R3BRootGroup / R3BRoot

Framework for Simulations and Data Analysis of R3B Experiment
https://github.com/R3BRootGroup/R3BRoot/wiki
GNU General Public License v3.0
18 stars 104 forks source link

R3BUcesbSource2 and add runtime struct info checking #910

Closed YanzhaoW closed 10 months ago

YanzhaoW commented 1 year ago

List of features:

Motivation:

R3BUcesbSource crashes the program when running NeuLAND lmd2cal task due to the double closing:

https://github.com/R3BRootGroup/R3BRoot/blob/71a9f2e0f8431b4188561462f6785cf0f605d13b/r3bsource/base/R3BUcesbSource.cxx#L51-L60

As has been discussed in #712 and #852 with @inkdot7 and @klenze, it would be better if the ext headers of the latest R3BRoot version could be compatible and used for the old experiments, without risking the "not-found" situations.

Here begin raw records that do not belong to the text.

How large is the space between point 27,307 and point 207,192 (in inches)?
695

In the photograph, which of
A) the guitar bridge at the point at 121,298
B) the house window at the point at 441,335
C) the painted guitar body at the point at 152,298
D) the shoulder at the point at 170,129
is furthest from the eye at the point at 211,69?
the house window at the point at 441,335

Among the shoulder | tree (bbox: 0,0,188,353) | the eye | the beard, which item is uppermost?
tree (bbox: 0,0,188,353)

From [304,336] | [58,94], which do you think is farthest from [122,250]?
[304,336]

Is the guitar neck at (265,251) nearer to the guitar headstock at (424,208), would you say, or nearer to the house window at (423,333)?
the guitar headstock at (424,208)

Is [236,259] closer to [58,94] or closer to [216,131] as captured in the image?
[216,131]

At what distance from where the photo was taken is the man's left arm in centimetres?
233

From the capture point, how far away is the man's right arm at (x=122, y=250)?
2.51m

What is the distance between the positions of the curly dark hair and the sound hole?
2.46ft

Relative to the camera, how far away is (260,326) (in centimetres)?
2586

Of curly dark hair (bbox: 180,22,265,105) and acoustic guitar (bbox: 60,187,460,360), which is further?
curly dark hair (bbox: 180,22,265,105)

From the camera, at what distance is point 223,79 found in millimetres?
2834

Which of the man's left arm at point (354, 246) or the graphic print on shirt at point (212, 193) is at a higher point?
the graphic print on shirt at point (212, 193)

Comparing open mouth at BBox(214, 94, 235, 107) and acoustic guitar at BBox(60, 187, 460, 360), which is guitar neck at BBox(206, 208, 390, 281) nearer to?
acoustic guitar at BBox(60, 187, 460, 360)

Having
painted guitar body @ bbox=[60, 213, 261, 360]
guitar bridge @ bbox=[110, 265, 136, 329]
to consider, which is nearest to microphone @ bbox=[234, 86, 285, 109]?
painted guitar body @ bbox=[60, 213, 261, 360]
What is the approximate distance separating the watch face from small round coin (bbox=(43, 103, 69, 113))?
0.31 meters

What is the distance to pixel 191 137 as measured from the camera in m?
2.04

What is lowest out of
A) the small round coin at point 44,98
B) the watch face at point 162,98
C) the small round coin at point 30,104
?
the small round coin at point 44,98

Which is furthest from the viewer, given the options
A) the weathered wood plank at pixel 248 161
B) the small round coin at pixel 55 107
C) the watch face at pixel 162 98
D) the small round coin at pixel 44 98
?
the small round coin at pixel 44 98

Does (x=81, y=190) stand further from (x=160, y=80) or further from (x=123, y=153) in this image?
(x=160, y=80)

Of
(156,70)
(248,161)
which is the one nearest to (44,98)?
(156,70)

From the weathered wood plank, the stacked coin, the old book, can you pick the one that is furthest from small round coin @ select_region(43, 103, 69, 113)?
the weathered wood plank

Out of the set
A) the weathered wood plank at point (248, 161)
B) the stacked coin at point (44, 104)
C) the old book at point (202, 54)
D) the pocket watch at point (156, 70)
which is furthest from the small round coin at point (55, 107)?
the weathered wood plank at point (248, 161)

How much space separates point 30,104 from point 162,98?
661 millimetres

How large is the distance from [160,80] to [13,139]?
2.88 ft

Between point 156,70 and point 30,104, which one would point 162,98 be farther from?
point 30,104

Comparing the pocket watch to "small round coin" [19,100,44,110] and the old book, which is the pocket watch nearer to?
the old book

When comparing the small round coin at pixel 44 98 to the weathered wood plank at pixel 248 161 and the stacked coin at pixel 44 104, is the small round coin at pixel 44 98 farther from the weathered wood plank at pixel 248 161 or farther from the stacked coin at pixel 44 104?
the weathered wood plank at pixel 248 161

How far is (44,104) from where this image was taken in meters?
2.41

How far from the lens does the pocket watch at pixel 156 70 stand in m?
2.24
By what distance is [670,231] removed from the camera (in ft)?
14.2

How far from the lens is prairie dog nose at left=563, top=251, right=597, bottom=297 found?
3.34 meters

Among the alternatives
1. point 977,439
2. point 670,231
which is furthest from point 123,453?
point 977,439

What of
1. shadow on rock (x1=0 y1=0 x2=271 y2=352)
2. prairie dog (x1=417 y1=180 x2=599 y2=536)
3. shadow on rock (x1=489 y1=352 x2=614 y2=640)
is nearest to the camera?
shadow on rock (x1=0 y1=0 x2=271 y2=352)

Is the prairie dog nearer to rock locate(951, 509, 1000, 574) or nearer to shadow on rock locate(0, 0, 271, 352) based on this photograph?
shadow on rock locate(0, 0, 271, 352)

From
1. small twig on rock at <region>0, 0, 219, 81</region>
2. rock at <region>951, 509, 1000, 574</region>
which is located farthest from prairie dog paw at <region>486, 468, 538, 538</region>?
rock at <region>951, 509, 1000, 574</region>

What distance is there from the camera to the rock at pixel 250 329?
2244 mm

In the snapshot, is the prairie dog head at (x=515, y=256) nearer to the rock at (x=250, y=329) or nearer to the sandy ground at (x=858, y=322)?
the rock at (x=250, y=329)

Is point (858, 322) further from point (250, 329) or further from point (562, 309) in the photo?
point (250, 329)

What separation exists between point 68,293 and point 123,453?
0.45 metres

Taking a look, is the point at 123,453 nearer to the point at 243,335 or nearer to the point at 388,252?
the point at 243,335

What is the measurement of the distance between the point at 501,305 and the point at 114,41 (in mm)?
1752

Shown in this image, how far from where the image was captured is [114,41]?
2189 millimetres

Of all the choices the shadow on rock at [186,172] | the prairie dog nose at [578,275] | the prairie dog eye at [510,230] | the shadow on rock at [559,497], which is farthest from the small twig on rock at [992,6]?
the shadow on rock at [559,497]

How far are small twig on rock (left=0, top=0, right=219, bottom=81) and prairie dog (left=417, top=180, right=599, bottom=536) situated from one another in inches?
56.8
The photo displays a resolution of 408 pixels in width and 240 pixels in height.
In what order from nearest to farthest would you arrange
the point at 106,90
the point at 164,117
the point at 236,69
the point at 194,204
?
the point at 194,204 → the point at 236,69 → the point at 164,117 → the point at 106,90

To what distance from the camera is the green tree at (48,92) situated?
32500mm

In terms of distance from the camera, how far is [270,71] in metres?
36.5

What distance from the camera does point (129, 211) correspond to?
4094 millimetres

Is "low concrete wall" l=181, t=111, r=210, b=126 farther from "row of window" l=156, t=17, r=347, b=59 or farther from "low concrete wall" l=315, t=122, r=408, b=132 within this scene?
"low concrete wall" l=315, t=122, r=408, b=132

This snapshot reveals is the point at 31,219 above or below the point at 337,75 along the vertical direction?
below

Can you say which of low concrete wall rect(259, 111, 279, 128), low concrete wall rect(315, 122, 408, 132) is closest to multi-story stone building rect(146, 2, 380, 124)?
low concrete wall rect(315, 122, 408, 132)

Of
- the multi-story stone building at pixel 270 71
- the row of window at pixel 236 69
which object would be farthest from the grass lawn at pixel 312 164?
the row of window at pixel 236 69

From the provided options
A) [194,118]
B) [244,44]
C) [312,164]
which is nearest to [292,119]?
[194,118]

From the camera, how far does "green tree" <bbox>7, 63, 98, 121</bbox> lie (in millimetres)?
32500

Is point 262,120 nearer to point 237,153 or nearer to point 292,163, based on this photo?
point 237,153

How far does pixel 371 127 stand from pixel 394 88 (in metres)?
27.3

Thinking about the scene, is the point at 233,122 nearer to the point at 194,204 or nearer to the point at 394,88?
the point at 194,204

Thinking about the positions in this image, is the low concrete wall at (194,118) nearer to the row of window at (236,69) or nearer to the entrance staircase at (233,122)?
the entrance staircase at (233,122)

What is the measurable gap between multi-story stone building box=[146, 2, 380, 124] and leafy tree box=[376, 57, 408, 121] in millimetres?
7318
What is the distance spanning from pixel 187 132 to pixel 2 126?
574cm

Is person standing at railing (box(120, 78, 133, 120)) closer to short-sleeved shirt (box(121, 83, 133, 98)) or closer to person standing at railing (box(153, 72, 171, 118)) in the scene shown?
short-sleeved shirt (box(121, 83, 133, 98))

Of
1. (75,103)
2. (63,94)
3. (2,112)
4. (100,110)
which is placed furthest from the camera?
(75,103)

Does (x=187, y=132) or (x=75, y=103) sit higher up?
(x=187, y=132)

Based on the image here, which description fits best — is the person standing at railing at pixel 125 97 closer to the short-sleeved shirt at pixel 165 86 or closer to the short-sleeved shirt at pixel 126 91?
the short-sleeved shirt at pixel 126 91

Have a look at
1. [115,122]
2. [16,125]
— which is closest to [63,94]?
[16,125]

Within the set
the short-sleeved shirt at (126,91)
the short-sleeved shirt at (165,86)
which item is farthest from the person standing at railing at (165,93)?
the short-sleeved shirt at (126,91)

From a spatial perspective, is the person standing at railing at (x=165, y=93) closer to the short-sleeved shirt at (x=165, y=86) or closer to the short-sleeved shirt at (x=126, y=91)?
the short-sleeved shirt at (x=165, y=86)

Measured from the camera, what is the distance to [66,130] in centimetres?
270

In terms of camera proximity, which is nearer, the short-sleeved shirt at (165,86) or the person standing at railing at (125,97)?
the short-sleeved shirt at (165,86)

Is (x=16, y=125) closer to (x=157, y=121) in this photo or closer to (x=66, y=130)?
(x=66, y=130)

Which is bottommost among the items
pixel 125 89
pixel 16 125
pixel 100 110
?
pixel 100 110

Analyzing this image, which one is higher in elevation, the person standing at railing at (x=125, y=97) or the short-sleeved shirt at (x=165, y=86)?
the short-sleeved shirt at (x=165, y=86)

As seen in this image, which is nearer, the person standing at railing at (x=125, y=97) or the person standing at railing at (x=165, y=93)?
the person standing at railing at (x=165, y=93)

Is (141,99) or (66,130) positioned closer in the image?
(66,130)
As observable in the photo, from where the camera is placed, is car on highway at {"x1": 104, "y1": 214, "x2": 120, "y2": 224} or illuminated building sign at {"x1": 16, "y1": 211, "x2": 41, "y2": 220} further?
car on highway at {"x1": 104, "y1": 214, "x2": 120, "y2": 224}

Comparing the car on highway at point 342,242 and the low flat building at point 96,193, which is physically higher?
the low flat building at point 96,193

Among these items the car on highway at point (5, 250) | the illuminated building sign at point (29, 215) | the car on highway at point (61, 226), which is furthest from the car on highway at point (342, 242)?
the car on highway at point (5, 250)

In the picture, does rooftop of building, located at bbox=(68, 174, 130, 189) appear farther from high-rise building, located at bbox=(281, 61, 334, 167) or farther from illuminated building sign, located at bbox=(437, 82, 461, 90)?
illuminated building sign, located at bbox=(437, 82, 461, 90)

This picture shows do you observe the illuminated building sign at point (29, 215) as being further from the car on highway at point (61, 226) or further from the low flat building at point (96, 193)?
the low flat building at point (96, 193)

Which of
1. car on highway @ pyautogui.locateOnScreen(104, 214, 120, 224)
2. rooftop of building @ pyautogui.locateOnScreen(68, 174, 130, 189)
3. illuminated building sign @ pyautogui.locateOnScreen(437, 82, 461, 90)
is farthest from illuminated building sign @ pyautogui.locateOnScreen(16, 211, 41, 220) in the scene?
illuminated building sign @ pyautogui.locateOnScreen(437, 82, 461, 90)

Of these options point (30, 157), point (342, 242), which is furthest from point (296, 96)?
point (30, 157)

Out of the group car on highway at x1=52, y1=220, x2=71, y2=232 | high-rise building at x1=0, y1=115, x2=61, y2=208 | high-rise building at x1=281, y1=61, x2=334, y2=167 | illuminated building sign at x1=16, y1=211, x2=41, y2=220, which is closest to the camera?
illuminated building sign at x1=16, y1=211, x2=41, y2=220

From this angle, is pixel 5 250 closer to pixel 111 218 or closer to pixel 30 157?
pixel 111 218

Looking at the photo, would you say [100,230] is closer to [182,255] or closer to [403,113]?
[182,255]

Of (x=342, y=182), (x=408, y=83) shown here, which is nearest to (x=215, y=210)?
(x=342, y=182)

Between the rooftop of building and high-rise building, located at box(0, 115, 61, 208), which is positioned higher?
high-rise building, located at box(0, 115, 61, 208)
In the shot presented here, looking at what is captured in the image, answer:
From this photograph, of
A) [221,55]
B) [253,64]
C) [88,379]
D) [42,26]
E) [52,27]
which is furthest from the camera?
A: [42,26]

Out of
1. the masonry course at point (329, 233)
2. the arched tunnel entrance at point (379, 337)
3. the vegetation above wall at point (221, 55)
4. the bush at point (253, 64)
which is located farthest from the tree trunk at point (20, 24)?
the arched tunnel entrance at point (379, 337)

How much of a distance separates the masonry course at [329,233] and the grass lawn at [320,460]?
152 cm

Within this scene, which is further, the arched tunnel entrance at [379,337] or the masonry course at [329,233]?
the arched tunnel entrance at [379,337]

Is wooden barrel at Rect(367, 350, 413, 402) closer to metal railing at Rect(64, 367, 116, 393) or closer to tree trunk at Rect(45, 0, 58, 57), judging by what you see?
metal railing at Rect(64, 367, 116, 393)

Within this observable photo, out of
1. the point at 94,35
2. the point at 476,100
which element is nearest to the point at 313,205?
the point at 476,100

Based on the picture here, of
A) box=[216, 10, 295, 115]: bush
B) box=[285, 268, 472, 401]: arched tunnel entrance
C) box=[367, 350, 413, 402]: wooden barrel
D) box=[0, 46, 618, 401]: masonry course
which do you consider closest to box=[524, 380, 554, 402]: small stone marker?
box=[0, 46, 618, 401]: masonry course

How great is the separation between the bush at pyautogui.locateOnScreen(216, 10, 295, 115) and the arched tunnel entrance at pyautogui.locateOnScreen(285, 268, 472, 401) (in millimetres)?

With the need to add this new feature and correct the existing malicious coding practices in the ucesb source class, the change of the old ucesb source class could result in 90% of its code to be rewritten. It's almost a certain that some people would be against it considering the new experiments coming very soon next year. Therefore, it's better to create a new class named "R3BUcesbSource2".

Testing result:

It's been tested with NeuLAND lmd data, both from s509 and s444, using the same ext header. For the s444, the number of neuland dp must be set to 8. Setting a higher number causes the program to terminate because of the unfound items (which should happen). However, the bar number value from s444 is somehow not correct. it could be caused by larger array sizes (causing "array_fewer" flag) of the struct defined in its sever side (need further investigation).

The implementation of runtime struct item checking of NeuLAND can be seen here in PR #890.

The implementation from the ucesb source side can be found in R3BUcesbStructInfo class.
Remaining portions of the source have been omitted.